- The wedding ceremony of Rukmavati and Pradyumna
- Affiliation: Vaishnavism
- Abode: Dvaraka, Vidarbha
- Texts: Bhagavata Purana

Genealogy
- Parents: Rukmi (father);
- Spouse: Pradyumna
- Children: Aniruddha
- Dynasty: Yaduvamsha (by marriage)

= Rukmavati =

Wife of Pradyumna in Hindu mythology

Rukmavati (रुक्मवती) is the daughter of King Rukmi of Vidarbha and the second wife of Pradyumna in Hindu mythology. Pradyumna is the son of the deity Krishna and his chief wife Rukmini, the sister of Rukmi. Rukmavati has a son named Aniruddha, who is a member of the chatur-vyuha.

== Legend ==
The Bhagavata Purana describes the princess' marriage to Pradyumna. Pradyumna wins Rukmavati's hand in her svayamvara ceremony, by defeating other suitor princes.
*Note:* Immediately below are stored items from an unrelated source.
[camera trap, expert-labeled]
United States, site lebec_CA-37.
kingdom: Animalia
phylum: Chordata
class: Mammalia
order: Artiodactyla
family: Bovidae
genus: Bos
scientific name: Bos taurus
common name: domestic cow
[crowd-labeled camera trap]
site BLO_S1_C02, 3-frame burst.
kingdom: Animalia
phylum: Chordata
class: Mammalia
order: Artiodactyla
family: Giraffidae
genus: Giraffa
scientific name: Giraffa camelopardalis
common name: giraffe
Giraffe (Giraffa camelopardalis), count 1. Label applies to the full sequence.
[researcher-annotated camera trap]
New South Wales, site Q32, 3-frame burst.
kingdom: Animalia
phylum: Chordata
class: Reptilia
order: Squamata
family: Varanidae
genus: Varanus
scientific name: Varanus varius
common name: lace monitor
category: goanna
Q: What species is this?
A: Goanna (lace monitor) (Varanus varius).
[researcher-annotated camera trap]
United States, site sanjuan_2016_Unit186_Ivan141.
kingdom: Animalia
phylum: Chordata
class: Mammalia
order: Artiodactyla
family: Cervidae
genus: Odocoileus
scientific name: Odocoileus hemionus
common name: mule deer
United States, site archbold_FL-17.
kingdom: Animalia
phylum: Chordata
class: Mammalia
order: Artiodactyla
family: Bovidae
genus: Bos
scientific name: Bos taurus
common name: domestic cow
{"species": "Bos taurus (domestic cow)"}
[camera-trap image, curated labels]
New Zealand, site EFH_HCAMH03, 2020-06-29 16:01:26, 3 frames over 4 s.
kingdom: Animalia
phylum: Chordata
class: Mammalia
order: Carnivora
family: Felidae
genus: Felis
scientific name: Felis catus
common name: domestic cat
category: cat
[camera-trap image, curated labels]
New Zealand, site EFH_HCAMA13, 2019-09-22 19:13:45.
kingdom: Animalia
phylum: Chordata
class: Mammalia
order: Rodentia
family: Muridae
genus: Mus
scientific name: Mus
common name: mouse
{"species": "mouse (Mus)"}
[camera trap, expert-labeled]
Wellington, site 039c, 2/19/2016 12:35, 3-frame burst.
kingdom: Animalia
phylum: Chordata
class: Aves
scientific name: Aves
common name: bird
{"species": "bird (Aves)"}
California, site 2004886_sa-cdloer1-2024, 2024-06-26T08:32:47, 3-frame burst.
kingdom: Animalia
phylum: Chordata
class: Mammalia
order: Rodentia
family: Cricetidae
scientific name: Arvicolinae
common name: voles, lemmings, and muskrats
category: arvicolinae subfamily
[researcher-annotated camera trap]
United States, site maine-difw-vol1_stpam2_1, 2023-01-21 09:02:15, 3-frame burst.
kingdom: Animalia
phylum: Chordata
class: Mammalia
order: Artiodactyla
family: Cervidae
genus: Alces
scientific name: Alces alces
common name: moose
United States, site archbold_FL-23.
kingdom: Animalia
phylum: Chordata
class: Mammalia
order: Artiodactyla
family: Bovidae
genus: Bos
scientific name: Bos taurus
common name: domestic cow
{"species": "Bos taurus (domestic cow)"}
Though her father Rukmi harbours a grudge against Krishna, who had humiliated him, Rukmi consents, in accordance to the wishes of Rukmini. In the course of time, Rochana, another of Rukmi's granddaughters, is married to Rukmavati's son, Aniruddha. Vajra, son of Aniruddha and Rochana, is one of the few survivors of the Yadu civil war.